These paintings are what the artist Suzan Frecon calls “slow,” meaning that they reveal themselves quietly over time.
I began looking at Suzan Frecon’s work shortly after I got to New York in 1975, when she had no gallery, and have been following it ever since. In 2005, when she was able to show her large paintings for the first time in New York, having previously shown small paintings and works on paper, I interviewed her for The Brooklyn Rail (November 2005). One of the things that she said in that interview has stayed with me:
"All my decisions are made for visual reasons."
Inspiration, no matter what it might be, can never be the justification for a painting’s existence. In this, Frecon shares something with another abstract painter, Thomas Nozkowski. The difference is that Frecon works on a much larger scale, with a much smaller vocabulary. In that same interview, Frecon expressed her admiration for art that was ‘anonymous” and reached “a high plane of abstraction.” This goes against the commonplace model in which artists explain what they are to up, and how it is relevant, producing a readymade text of meaningfulness (or creative unmeaningfulness) that can be replicated in various ways.
As curious as we might be about what prompted a painting by Frecon — and it is never really just one thing — an attempt to discover it seems almost beside the point. Here, the critic must avoid the pitfall of showing off how many clever associations (or visual similarities) you can come up with. I think this is why people dislike certain kinds of painting so much: they cannot say what it is. They don’t like that uncertainty because it reminds them that life too is precarious, with the only guarantees being, as the saying goes, death and taxes.
In the exhibition "Suzan Frecon: recent oil paintings" at David Zwirner (September 14–October 21, 2017), the artist exhibits seven large, two-panel paintings. In six, Frecon works with two colors, one for the figure (an elliptical or a semicircular abstract form) and one for the ground. The figure has a glossy, lacquer-like surface, while the ground is more thinly painted and matte. The material differences affect the painting in a number of ways, including its relationship to the ambient natural light filtering through the gallery’s skylights, and not supplemented by artificial lights. The day I visited the show was cloudy, and so the light in the gallery felt gray and muted.

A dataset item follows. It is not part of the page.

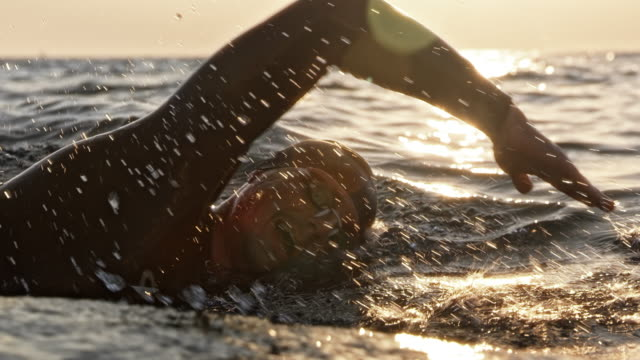 SLO MO TS Male swimmer swimming front crawl at sea in sunshine Slow motion medium tracking shot of a male open water swimmer swimming front crawl at sea in sunshine. Shot in Slovenia. swimming stock videos & royalty-free footage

There is a bench to sit on in one room, where there is one painting, “noh” (2017), hanging, but none in either the front gallery or the large main gallery, and there should be. These paintings are to be contemplated from afar as well as walked up to and scrutinized. They are what the artist calls “slow,” meaning that they reveal themselves quietly over time. They are an anomaly and have more in common with Ad Reinhardt, whose “Blue Paintings” are on display in Zwirner’s other Chelsea gallery space, than they do with the work of Frecon’s contemporaries. Partly this has to do with her temperament, but it is also her response to the revelatory Hilma af Klint show that Frecon saw at PS1 in 1989, which helped her return to geometric forms, which she abandoned earlier in her career to concentrate on colors and paint strokes.
In “noh” (2017), a cadmium red half-moon extends across most of the painting’s two terre verte panels, its rounded edge touching the left panel’s top left corner while drifting just below the right panel’s top edge. I wrote “half-moon,” but I immediately want to qualify that description. The right side of the form is a skewed quarter-circle, stretched between the panel’s right and left edges. The other part of the shape extends across the width of the left panel not all the way. Its curve is more rounded. Do each of the shapes occupy the same amount of area? What about the severity of the red shape’s bottom edge, which cuts across the surface of both panels like a scalpel? It is as if the muted, matte green ground falls below the form it appears to be physically holding it up. How can that be?